Abstract

How to do grand strategy is a key question in foreign policy studies. The subject's relevance is underlined—rather than undermined—by the rise of unconventional threats: terrorism, pandemics, autocracy and environmental problems. While the United States remains the most powerful country in the world, neither its status nor its ability to meet these new challenges on its own are unchallenged. Crucially, US grand strategy needs to be rethought––and that is the crux of this book. So what is grand strategy? How does it differ from strategic vision? Conventional attempts to define grand strategy often risk reducing it to military strategy and effectively sidelining politics, international law and economics. Moreover, other factors like race, gender, the environment and culture are also important, and a narrower understanding of grand strategy risks overlooking them. In some ways, this is what sets this book apart. Rethinking American grand strategy argues that the concept should take these previously ignored factors into account in order to be more effective (p. 3).

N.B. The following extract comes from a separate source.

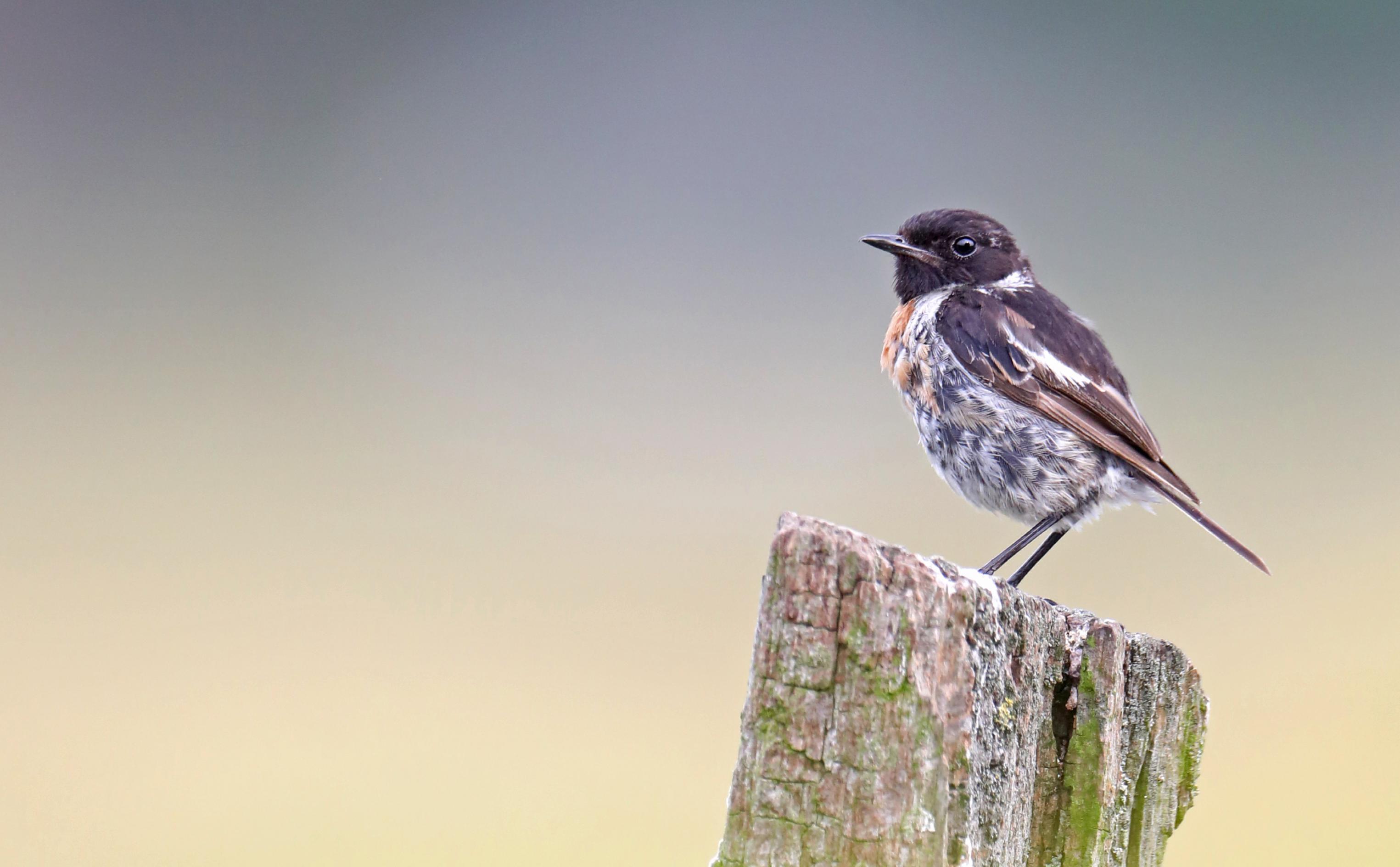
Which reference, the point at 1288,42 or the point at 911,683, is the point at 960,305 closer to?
the point at 911,683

The edited volume aims to show that American grand strategy would be more effective if it did not ignore marginalized voices in its design, especially those that traditional scholarship has neglected. The contributors featured include academics from Australia, the US and Europe. The chapters cover the history of American grand strategy up to and including the current era. Fortunately, they do so without the unfortunate ‘exceptionalist’––or rather nationalist––undertones that haunt most of this literature.